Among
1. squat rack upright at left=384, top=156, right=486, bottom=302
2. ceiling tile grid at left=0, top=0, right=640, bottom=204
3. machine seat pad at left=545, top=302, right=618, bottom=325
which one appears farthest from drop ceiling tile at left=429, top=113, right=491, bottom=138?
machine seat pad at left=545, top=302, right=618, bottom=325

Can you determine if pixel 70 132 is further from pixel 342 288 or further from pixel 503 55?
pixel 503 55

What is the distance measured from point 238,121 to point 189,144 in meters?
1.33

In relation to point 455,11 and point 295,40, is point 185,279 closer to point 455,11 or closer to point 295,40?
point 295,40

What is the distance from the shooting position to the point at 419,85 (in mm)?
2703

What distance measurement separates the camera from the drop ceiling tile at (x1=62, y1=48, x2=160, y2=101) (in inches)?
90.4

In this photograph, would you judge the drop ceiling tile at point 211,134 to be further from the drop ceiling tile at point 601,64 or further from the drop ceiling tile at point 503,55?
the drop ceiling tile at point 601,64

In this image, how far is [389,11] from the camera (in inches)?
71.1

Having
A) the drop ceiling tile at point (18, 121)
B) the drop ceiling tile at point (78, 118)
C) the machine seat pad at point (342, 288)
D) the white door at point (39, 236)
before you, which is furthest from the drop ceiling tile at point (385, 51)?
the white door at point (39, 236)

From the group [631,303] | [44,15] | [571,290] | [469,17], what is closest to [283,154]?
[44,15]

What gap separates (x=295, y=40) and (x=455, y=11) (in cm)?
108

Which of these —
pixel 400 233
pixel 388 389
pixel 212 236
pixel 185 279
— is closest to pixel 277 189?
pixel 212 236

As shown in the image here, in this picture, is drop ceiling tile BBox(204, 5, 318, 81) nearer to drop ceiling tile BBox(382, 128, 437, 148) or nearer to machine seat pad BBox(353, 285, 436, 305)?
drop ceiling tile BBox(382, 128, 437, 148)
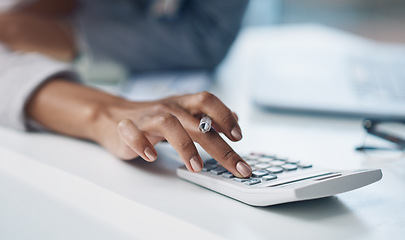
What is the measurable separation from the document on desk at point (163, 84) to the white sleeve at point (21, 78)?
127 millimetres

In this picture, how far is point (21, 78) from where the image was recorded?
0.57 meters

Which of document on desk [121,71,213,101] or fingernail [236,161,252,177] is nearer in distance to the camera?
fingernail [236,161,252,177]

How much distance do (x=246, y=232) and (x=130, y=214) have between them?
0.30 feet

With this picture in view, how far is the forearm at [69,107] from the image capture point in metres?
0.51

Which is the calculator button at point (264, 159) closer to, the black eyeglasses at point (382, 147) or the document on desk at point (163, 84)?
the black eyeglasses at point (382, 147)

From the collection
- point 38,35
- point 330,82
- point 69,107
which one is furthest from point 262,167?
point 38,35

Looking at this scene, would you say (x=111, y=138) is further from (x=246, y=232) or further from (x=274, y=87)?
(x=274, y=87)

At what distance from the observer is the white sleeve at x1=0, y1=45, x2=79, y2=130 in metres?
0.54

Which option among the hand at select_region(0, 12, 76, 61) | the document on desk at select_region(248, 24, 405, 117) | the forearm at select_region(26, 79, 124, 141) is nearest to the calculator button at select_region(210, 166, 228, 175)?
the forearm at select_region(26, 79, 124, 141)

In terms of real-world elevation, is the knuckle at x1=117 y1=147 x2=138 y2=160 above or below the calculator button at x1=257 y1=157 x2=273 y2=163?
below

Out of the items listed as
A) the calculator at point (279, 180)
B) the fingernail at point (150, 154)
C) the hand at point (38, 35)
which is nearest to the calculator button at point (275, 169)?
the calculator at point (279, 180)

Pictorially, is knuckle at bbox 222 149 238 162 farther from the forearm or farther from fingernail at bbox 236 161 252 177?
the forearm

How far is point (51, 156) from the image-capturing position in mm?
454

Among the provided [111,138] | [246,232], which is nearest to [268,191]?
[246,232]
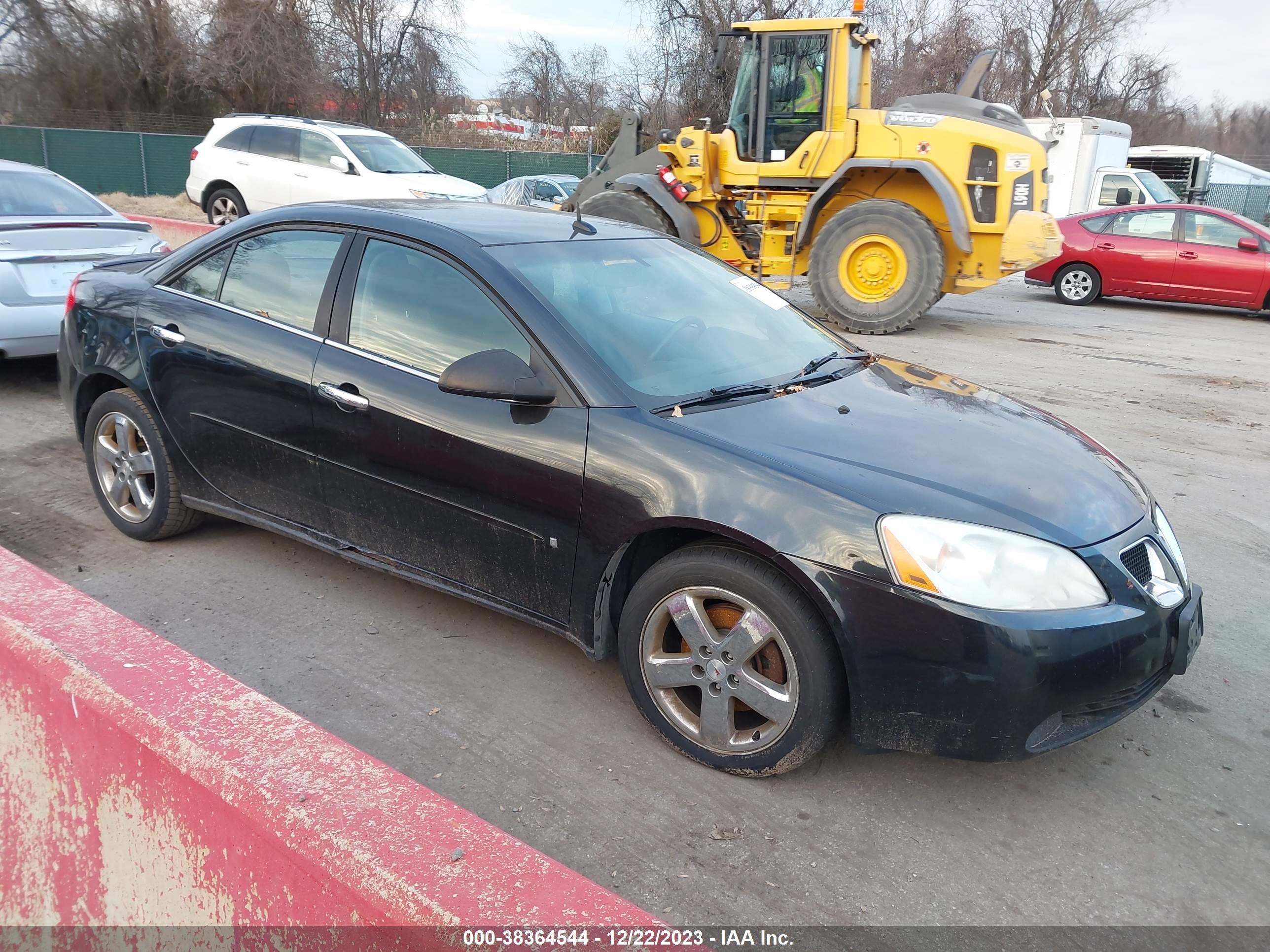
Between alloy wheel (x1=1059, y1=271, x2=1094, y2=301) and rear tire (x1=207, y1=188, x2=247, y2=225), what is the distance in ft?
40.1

◆ **WORK TO BE COMPLETED**:
Set down everything in the records from the line containing "Pictorially, is knuckle" down to the end of the records, leaving the pictures out.

◆ **COMPLETE ANSWER**:
Pictorially, is knuckle at bbox 222 149 238 162 farther from the forearm or farther from fingernail at bbox 236 161 252 177?
the forearm

How far is point (51, 156) from the image-capturing position in mm?
454

Among the provided [111,138] | [246,232], which is nearest to [268,191]?
[246,232]
Between alloy wheel (x1=1059, y1=271, x2=1094, y2=301) and rear tire (x1=207, y1=188, x2=247, y2=225), what is the distance in ft?
40.1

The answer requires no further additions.